Researchers employed an exploratory survey method to examine internet users’ experiences of cyberhate. The participants of the study were determined by purposive sampling methods to attain maximum variety among internet users with high-level digital literacy skills. The data were collected from 355 internet users affiliated with two universities in Turkey and the USA using a personal data form and a survey (Cyberhate Experience Survey) of which reliability and validity indexes were ensured.
The results indicated that participants have observed and experienced cyberhate at different levels targeting their ethnic, religious, gender-based and political identities. The findings also pointed out that gender, income and socio-political identities are significant variables on exposure to cyberhate regardless of cultural and educational boundaries. The majority of survey respondents reported that they had encountered cyberhate mostly on social media platforms.

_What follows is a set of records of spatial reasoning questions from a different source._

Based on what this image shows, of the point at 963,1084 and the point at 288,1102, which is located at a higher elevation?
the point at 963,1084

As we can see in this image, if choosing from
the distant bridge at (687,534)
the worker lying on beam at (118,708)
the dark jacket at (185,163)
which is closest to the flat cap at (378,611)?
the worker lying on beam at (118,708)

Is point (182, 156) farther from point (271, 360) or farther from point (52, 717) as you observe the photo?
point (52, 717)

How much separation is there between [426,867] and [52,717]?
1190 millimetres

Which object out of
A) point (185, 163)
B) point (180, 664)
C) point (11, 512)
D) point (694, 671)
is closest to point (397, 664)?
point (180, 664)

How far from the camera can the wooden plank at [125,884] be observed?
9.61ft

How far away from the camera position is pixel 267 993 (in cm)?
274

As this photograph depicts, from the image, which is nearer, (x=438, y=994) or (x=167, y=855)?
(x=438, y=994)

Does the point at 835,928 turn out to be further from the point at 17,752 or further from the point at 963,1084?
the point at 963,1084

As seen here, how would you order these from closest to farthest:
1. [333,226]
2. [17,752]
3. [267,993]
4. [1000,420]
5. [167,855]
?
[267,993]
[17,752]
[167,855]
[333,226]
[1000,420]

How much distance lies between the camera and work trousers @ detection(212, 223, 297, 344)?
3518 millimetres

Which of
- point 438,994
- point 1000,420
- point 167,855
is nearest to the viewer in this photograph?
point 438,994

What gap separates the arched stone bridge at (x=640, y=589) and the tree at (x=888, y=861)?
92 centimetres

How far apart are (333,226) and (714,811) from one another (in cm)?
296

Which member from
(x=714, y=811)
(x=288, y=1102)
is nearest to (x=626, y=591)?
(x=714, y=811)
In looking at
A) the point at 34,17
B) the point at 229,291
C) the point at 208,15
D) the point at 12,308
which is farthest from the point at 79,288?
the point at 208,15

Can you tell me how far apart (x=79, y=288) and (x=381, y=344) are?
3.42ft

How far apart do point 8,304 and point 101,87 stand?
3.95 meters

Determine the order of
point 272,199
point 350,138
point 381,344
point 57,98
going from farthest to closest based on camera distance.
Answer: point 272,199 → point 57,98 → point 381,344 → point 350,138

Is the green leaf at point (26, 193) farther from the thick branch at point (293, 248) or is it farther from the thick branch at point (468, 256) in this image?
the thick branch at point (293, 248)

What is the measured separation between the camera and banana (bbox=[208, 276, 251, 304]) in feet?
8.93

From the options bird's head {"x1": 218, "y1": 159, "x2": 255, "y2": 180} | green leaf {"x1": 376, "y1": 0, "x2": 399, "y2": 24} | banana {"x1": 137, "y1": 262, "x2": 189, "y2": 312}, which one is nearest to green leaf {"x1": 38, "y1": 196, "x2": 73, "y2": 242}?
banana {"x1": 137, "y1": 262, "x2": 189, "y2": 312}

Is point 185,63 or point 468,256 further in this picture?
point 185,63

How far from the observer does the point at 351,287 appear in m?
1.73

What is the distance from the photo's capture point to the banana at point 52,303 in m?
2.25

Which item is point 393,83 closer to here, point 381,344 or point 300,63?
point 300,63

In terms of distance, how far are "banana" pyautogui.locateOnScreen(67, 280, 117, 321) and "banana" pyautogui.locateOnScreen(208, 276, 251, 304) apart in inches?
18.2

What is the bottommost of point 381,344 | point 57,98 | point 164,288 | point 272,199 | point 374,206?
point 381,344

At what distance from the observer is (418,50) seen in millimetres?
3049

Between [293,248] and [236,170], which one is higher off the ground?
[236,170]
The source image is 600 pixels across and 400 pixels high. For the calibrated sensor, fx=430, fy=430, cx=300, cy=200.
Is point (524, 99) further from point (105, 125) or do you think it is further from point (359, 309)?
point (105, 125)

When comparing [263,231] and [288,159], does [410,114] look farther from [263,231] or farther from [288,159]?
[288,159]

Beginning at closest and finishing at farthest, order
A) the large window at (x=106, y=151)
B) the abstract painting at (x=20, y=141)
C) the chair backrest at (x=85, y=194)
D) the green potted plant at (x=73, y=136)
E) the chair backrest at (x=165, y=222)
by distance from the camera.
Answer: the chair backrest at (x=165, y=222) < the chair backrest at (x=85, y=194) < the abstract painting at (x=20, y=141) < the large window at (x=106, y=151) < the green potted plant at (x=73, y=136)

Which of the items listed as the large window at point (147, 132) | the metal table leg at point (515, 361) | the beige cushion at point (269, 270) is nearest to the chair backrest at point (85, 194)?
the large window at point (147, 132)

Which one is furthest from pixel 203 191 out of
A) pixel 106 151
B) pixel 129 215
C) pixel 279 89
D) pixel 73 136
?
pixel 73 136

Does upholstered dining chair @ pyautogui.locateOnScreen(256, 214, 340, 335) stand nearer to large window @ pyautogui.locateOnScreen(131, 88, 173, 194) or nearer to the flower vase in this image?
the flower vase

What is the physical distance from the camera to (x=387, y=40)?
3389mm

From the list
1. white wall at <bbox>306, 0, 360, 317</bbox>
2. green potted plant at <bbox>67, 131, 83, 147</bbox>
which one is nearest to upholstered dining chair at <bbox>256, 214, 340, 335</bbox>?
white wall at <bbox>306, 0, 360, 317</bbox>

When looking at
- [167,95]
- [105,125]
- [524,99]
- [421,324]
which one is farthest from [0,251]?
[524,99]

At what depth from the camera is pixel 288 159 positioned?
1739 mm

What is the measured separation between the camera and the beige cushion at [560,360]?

The findings of the study imply that to address the hate speech problem comprehensively, the author must enlighten people, change their way of thinking and broaden their perspectives by using measures such as intercultural dialogue, critical thinking, media literacy, education on tolerance and diversity.
This research was intended to contribute into the need to elaborate on various aspects of cyberhate, which is shared by academics, thinkers, journalists and educators. It may also serve to clarify how frequently internet users encounter hateful content and harassment online, which can have social consequences and influence young people’s trust to other people.